If you give a mom a…

“Tomorrow,” I tell myself, snuggling into bed, “I am gonna have a heck of a day off.” I pick up my Kindle and read until my eyes cross, as is my custom. As I surrender to sleep, I remember R2 has summer school starting this week. “Siri,” I say sadly, “set my alarm for 7 am.”

7 am: I hop out of bed (I apologize for being a morning person) and go through R2’s morning routine. If you’re not the parent of an incontinent adult man, may you never have to know what we go through as part of that routine. Eventually the house is hosed down and the washing machine and dryer and running and he is dressed and waiting impatiently for the bus. “When he’s gone, the house will be quiet,” I tell myself. “Kindle and tea, here I come.” But the bus is very late and by the time he leaves there are small people watching youtube and eating off-brand Cap’n Crunch. (Fruity Berries? Crunch Berries? Crunchy Fruit? Fruity Crunches? Berry Fruity?) I can’t remember, but it comes in a jumbo bag.

“That’s okay,” I think, “I will just take some tea up to my room and sit quietly,” but the sink is full of dishes and I can’t find a coffee cup. So I do the dishes as the house gradually comes to life around me.
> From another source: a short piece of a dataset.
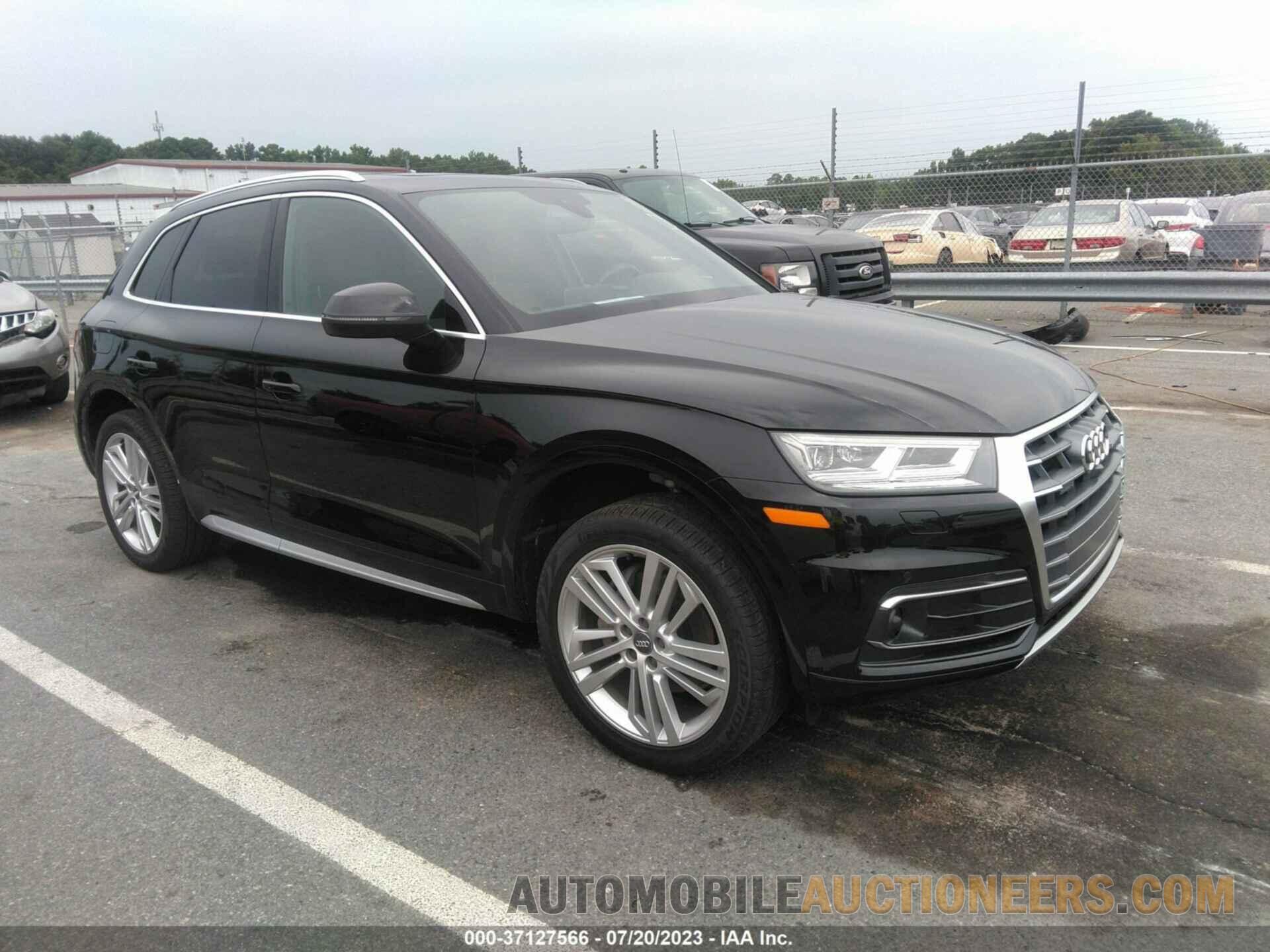 WA1CNAFYXJ2127047 AUDI Q5 2018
Finally I take my cup of tea and catch up on my Youtube subscriptions (JUDGE AWAY) and start to pick at my to-do-unofficially-because-it’s-my-day-off-but-pastors-don’t-quit lists.

Later, I think I could really use a drink of water. My new tumbler is downstairs in the dishwasher. I know, because I put it there a little while ago. “I’ll just grab it,” I think, naively. “And while I’m at it,” I think, “I’ll put this load of dishes away,” but the dishwasher left a lot of water on the dishes and I can’t find any hand towels. “I’ll grab one out of the dryer,” I think, but there aren’t any in there so I empty the washer and dryer and throw in another load. “Maybe in Laundry Mountain in my room,” I think, but I end up having to sort all the laundry because the hand towels are super buried. Eventually I find one, and so I dry off all the dishes and the sink is full again so I throw in another load while I’m at it.

Some time later, I settle in my room with a glass of water. “Now,” I think, “I will write a blog entry.” But then my co-pastor comes in with big ideas about cardio and life adventures and eventually he tells me I should go on a solo roadtrip to the thrift store and the taqueria. I heartily approve of this plan so I’m gonna get out of here really quick before I notice none of the laundry is put away and maybe the cat needs a bath.